====== EXCERPT TO READ

7. The system as recited in claim 6, wherein the instructions
further program the one or more processors to deploy the pivot
source code file to display a localized version of the application,
wherein localized version displays the textual content in a second
human-perceivable language.
8. The system as recited in claim 6, wherein the original source
code file includes JavaScript, and locating the plurality of string
candidates in a portion of an original source code file of an
application further comprises at least one of: identifying escaped
string values; or identifying string values located between
quotation marks.
9. The system as recited in claim 6, wherein the original source
code file includes hypertext markup language (HTML), and locating
the plurality of string candidates in a portion of an original
source code file of an application further comprises at least one
of: identifying string values located between HTML tags;
identifying string values located between quotation marks; or
identifying string values located between escaped double quotation
marks.
10. The system as recited in claim 6, wherein the instructions
further program the one or more processors to: receive an
indication that the pivot source code file matches a function of
the original source code file of the application; and store a
portion of the original source code file including the displayed
literal as corpora.
11. The system as recited in claim 10, wherein the displayed
literal represents a first displayed literal, and the instructions
further program the one or more processors to: generate a machine
classification engine for classifying string candidates as
displayed literals based at least in part on the corpora; and
identify a second displayed literal within the plurality of string
candidates based at least in part on the machine classification
engine.
12. The system as recited in claim 6, wherein the identifying a
displayed literal within the plurality of string candidates
comprises: replacing individual single quotes within the original
source code file with double quotes to normalize the original
source code file.
13. The system as recited in claim 6, wherein the identification
token includes at least one of a JavaScript function, a Java Server
Pages function, or an Active Server pages function.

============
====== PROVIDED MATERIAL

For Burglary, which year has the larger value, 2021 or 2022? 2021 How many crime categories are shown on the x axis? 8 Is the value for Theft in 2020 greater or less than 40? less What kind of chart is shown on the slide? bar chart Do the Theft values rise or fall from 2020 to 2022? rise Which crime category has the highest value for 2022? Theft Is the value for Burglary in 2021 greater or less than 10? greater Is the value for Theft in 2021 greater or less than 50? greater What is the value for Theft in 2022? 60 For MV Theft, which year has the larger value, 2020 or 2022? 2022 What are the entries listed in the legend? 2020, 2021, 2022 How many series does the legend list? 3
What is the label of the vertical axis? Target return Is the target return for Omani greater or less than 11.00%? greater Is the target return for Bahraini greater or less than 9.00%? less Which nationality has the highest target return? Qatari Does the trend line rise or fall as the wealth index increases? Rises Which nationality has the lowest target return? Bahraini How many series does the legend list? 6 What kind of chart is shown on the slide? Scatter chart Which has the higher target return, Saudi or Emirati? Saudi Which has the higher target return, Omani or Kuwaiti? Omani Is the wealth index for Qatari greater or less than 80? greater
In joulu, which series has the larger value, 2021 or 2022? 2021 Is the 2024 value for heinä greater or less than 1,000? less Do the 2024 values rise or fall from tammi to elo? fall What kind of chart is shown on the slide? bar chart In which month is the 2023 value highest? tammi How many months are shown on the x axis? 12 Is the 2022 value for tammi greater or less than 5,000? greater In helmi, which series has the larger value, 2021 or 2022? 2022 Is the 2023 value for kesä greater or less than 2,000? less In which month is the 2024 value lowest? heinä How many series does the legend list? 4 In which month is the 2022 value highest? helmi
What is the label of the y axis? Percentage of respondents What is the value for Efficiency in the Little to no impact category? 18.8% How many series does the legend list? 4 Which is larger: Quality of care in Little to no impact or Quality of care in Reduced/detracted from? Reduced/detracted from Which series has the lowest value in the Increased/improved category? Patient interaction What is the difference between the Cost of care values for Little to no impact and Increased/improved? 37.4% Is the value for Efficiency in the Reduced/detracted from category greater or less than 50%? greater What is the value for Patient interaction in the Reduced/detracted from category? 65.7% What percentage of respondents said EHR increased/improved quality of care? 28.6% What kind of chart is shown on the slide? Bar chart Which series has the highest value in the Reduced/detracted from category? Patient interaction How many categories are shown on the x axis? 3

============

ABOUT THIS EXERCISE:
Decide whether each statement below agrees with the patent claims above. Answer yes or no for each, and quote the words of the claims that settle it.
1. When the original source code file includes HTML, string candidates may be located by identifying string values between HTML tags.
2. To normalize the original source code file, double quotes are replaced with single quotes.
3. The localized version of the application displays the textual content in a second human-perceivable language.

EXERCISE RESPONSE:
1. Yes: "identifying string values located between HTML tags"
2. No: "replacing individual single quotes within the original source code file with double quotes to normalize the original source code file"
3. Yes: "localized version displays the textual content in a second human-perceivable language"